Hé! vous qui voulez changer le monde! Nous vous souhaitons un joyeux mois de la Terre. Pourquoi ne pas profiter de l’occasion pour renouveler nos engagements à l’égard de la protection de la planète ou, peut-être, pour prendre de NOUVEAUX engagements? Voici quelques façons simples de passer à l’action! Place au changement!

Assainissons notre atmosphère et notre biosphère:

  1. Selon l’endroit où nous vivons, il peut être pratique de prendre la voiture. Cependant, la plupart du temps, nous pouvons avoir recours à d’autres moyens de transport pour nous rendre au travail, à l’école et chez nos amis, et pour revenir ensuite à la maison. Pourquoi ne pas marcher, faire de la bicyclette, organiser du covoiturage ou utiliser le transport en commun au lieu de prendre la voiture?

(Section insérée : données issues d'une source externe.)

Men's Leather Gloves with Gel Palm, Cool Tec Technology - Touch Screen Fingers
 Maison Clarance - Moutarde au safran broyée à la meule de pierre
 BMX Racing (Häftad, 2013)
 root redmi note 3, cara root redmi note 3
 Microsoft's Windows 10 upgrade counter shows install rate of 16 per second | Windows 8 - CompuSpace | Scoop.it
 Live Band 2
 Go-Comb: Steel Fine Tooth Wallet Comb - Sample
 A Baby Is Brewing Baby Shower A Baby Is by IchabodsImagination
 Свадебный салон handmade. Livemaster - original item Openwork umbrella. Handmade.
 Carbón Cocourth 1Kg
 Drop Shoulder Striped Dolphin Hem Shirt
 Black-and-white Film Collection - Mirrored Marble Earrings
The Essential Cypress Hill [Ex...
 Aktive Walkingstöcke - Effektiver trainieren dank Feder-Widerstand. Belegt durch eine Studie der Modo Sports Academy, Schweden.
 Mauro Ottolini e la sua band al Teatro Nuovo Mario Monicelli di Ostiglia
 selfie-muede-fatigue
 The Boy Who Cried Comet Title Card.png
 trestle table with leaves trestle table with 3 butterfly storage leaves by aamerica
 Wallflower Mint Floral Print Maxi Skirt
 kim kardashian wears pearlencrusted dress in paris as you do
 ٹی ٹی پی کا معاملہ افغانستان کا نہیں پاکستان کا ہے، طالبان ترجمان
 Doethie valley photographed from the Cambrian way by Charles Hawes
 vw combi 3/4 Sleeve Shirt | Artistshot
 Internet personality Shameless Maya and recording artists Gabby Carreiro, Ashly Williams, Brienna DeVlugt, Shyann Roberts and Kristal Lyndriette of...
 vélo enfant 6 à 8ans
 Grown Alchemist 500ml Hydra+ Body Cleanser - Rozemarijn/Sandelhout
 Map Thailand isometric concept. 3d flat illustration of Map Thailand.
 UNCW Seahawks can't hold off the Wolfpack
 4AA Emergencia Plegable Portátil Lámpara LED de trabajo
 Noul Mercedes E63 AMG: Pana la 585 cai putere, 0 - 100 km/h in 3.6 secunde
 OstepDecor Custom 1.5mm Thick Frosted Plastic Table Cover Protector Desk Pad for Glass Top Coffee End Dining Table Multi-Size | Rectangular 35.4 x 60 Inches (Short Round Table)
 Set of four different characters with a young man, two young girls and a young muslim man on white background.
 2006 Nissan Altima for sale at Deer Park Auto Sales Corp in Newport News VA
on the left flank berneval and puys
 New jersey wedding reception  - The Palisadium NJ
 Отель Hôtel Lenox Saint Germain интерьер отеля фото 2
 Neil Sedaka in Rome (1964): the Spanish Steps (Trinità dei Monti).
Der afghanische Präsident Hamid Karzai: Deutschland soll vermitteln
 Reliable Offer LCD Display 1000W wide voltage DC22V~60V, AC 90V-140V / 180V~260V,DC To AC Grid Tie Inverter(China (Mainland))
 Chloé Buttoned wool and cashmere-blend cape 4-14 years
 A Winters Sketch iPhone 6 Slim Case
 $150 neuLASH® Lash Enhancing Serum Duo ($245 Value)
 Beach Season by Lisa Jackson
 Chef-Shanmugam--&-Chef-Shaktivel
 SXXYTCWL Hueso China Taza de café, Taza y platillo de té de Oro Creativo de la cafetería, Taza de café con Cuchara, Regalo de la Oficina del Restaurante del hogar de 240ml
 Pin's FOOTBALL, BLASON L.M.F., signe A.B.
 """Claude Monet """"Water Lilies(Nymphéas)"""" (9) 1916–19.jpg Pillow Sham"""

  2. Si vous devez utiliser votre voiture, faites-le efficacement, réduisez la pollution atmosphérique et économisez de l’essence! Si vos parents songent à acheter une nouvelle voiture, demandez-leur d’acheter une voiture écologique. Allégez votre véhicule en vidant le coffre et en enlevant le porte-bagages s’il n’est pas nécessaire. Conduisez en douceur au lieu d’accélérer et de freiner brusquement. Assurez-vous que vos pneus sont gonflés selon la pression recommandée par le fabricant et faites réviser votre voiture régulièrement.
  3. Utilisez vos appareils électroménagers judicieusement de manière à économiser de l’argent et à réduire les émissions de gaz à effet de serre; vous pouvez, par exemple, laver vos vêtements à l’eau froide et le faire seulement lorsque la machine à laver est pleine, utiliser la sécheuse uniquement lorsque cela est absolument nécessaire, éteindre la télévision, les jeux et l’ordinateur lorsque vous ne les utilisez pas, employer des ampoules à faible consommation d’électricité (fluorescentes compactes) et éteindre les lumières lorsque vous quittez la pièce.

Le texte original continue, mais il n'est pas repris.